The commission agreed that it needed to begin putting together the proposed design guidelines for the public so that it would have a better idea of what they were presenting.
Member Heather Mahaffey suggested the commission look into possibly just including buildings within the proposed district that already have historic value.
Floyd said that the commission could do that but advised against it, claiming that the other area's lots and buildings could have a significant impact on the town's character.
She used an example of a Madison, Ga., Hardee's that moved into town where city residents were widely opposed to it using its traditional orange roof. Instead, the company designed a Hardee's with design elements that did not clash with the rest of the city's historic district, she said.
Local resident Jim Gay, who had addressed the commission on Monday, spoke again on Tuesday.

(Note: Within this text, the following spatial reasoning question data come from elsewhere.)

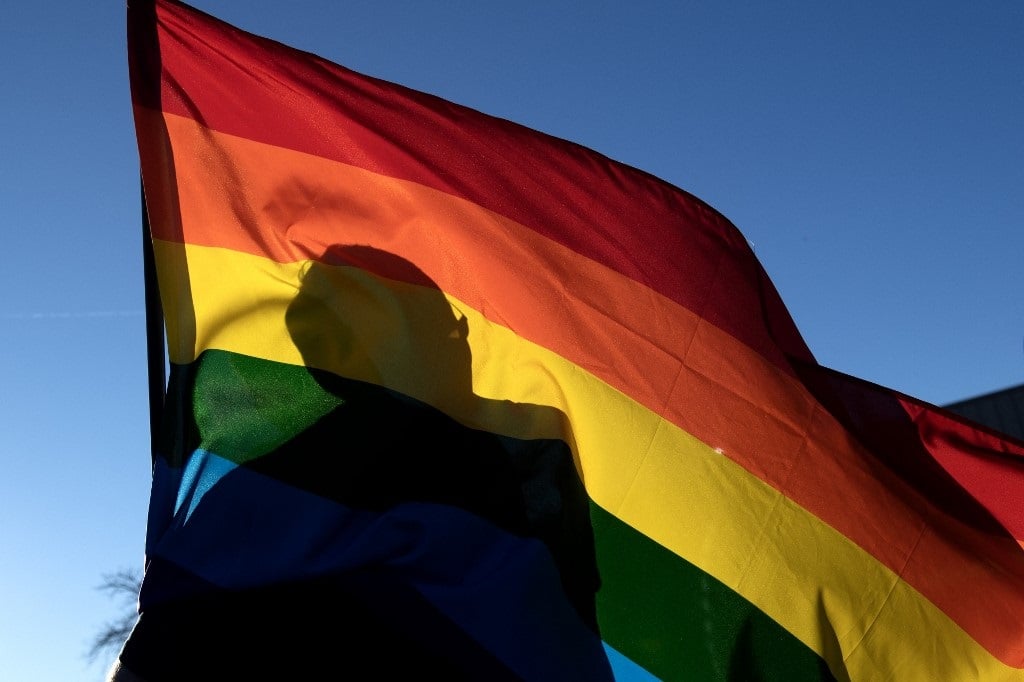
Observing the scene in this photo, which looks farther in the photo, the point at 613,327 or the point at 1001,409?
the point at 1001,409

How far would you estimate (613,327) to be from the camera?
3963mm

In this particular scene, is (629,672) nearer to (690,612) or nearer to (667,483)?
(690,612)

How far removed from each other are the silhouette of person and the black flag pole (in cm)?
23

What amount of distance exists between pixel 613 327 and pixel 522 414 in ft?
1.44

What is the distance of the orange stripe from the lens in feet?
12.7

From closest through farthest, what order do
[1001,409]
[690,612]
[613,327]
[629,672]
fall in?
[629,672]
[690,612]
[613,327]
[1001,409]

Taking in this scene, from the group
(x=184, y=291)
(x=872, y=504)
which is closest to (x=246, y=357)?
(x=184, y=291)

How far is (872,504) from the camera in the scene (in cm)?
397

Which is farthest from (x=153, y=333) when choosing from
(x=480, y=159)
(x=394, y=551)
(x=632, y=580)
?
(x=632, y=580)

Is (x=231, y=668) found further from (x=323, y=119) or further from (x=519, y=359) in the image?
(x=323, y=119)

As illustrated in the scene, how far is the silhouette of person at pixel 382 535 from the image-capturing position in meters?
2.98

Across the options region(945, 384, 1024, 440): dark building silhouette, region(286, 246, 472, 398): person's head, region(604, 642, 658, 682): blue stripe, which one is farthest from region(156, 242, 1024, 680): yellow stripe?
region(945, 384, 1024, 440): dark building silhouette

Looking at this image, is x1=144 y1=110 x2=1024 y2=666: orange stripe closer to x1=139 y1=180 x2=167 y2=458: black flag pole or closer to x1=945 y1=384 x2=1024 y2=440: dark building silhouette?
x1=139 y1=180 x2=167 y2=458: black flag pole

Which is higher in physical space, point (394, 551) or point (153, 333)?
point (153, 333)
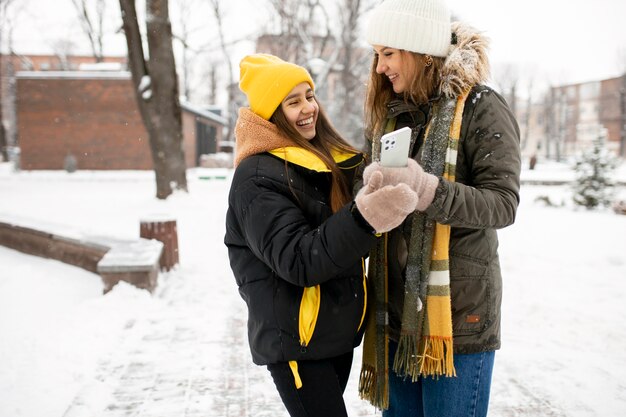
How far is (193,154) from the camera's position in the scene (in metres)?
33.3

"I've been thinking a lot about this since yesterday," he said. "I don't believe that anyone in Wrens is against historic preservation. If done the right way, this thing could be a good thing for the city of Wrens. If you could help people find money to preserve their property, grants and things, then that would be different."
The commission decided to continue to meet on its regular schedule but to hold additional public information meetings to hopefully better explain its intentions.
The commission assured those gathered that this first public hearing was an attempt to get the public's input and that before the district could be put into place it would have to go before the city council on two separate occasions.
"This ordinance has not been passed," Mahaffey told those who attended the Tuesday meeting. "This is all the middle of it. It is not at all finished. We definitely want your input in it."